Maputo, Mozambique, 10 July – The titanium mine at Moma in northern Mozambique will begin operating ahead of schedule at the end of the year, says the operator of the venture, Kenmare Resources of Ireland.
In its annual report published last week, Kenmare says that 80% of construction work on the mine, budgeted at a total US$ 253 million, has been finished and the onset of operations can, therefore, be brought forward.
In September 2005, some 41% of building work on the mining project was finished, says the Irish firm’s annual report, noting that “permanent accommodation, roads and other work” were concluded.
A 170-kilometer-long power transmission line to hook the mine up to the national grid is almost complete, says Kenmare Resources in its yearly report.
Construction costs of the Moma project reached US$ 113.7 million in 2005.
The contract for the building of the mine was signed in April 2004 and the venture is being undertaken by a consortium of subsidiary companies of Multiplex of Australia and Bateman of South Africa. The project is being coordinated from an office in Johannesburg.

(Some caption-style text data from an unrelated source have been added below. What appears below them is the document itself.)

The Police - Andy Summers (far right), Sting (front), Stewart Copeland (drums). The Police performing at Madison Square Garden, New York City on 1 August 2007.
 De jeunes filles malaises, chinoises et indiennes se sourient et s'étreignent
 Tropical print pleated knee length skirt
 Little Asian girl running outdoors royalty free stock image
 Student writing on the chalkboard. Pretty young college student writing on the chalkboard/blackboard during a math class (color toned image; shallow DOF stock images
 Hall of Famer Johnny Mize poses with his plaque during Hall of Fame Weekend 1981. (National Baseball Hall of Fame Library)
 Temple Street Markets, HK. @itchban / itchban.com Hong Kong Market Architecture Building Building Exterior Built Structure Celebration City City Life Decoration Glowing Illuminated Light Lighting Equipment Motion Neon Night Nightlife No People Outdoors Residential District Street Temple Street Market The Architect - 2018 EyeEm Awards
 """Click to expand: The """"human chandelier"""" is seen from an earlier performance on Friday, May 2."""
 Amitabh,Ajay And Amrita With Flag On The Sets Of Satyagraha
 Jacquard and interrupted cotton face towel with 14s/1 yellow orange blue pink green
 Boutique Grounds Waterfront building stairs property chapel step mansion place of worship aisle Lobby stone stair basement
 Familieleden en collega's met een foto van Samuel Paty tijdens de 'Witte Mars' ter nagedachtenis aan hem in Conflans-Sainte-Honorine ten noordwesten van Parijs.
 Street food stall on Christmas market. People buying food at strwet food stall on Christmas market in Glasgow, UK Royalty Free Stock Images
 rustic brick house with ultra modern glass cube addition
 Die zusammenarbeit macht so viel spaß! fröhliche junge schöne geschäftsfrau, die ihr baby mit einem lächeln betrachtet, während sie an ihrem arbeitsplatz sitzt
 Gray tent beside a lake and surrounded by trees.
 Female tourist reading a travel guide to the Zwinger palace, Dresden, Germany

Two pump dredges are being assembled at the site and are among the main items of equipment being installed by Kenmare Resources.
Project constructors have scheduled the building of a reservoir needed for mining activities and the start of work on a mineral separation unity by the close of this year.
About 1,700 technicians and workers will also be contracted to the venture by the end of 2006, some 700 of these staff being from abroad.
The building of the heavy mineral sand project at Moma has been affected by its remote location, 1,300 kilometers from Maputo, requiring great ingenuity and complex logistical operations to overcome initial problems, such as the nearest telephone cable being 240 kilometers away and the road to the port of Nampula being a bush footpath.
Most of the equipment had to be transported in barges hired in Australia and landed onto the beach. Other items were sent by air in small planes that landed on a 1.5 kilometer strip built on the site by the Irish company.
High temperatures and the malaria threat also hampered operations, which, however, will be concluded ahead of schedule.
The Moma mine has estimated titanium reserves of limonite (101 million metric tons), rutile (2.7 million tons) and zircon (7.8 million tons), all essential for the manufacture of paper, plastic, paint and other materials.
When the mine reaches its maximum operating capacity as expected in 2007, predicted annual production is 700,000 tons of limonite, 17,000 tons of rutile and 60,000 tons of zircon. (macauhub)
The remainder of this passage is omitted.